The mild winter has left a lot of open water on Winnipeg rivers and that has put the Red River Mutual Trail operated by The Forks in jeopardy.

Staff at The Forks say an extended stretch of cold weather is needed to build the trail on the rivers but if that doesn’t happen people can still skate at other areas at the site.

"We're always looking at the option of getting onto the Red and Assiniboine, first and foremost,” said Marketing and Communications Coordinator Kristin Pauls. “We also have on-land trails and they have been beautiful this year."

Students and staff in the University of Manitoba’s Architecture Department spent hundreds of hours designing a warming hut for the harbour at The Forks but now ice conditions won’t allow it to be built there.

"We were very excited and honoured to get the call to actually build a warming hut,” said Jason Hare, manager of the university’s fabrication lab.

Fortunately, the students chose an adaptable structure.

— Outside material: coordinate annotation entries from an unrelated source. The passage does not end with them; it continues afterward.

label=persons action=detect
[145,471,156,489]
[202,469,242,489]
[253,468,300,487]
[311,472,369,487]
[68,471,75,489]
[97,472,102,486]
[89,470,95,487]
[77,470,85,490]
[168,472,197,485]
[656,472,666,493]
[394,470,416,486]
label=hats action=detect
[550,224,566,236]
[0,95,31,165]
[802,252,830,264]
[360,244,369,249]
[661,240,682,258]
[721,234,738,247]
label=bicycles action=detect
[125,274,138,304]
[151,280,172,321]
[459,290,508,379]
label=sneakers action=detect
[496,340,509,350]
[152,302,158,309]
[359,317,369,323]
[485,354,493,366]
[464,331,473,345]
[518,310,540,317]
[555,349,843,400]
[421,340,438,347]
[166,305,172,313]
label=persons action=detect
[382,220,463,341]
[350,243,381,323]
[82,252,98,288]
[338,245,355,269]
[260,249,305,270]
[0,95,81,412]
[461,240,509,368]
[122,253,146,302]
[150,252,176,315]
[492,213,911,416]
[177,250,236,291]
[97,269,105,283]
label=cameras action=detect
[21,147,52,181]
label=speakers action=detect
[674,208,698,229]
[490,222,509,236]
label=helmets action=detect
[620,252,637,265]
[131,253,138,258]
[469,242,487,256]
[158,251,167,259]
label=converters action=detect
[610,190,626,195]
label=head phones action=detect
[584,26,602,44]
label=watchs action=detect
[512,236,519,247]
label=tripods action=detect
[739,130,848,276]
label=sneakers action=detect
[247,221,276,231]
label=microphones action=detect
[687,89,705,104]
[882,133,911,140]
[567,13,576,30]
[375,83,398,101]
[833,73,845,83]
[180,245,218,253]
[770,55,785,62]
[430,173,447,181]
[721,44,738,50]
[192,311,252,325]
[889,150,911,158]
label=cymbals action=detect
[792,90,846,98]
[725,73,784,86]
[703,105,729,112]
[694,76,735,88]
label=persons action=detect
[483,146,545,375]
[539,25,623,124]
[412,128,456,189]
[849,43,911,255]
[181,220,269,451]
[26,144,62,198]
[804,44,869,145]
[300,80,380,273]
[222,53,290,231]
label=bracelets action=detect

Working frantically over the Christmas holidays, they were able to re-design the warming hut.

It will now be displayed prominently on the foot bridge high above the harbour.

The innovative design calls for a fabric structure suspended by a series of cables.

After it’s built, the students will spray the outside with water and then cut the cables, leaving only a layer of ice to hold the structure in place.

"It'll be impressive,” said Hare, “Especially from below, how it's lit, the overall presence, and you can't help but engage with it, because it will take the whole portion of the bridge. You will have to transition through the structure."

The other warming huts will be placed around the overland skating trails at The Forks.

According to Pauls, there has only been one time in the 30-year history of the Red River Mutual Trail that the weather was so warm it could not be built on the rivers.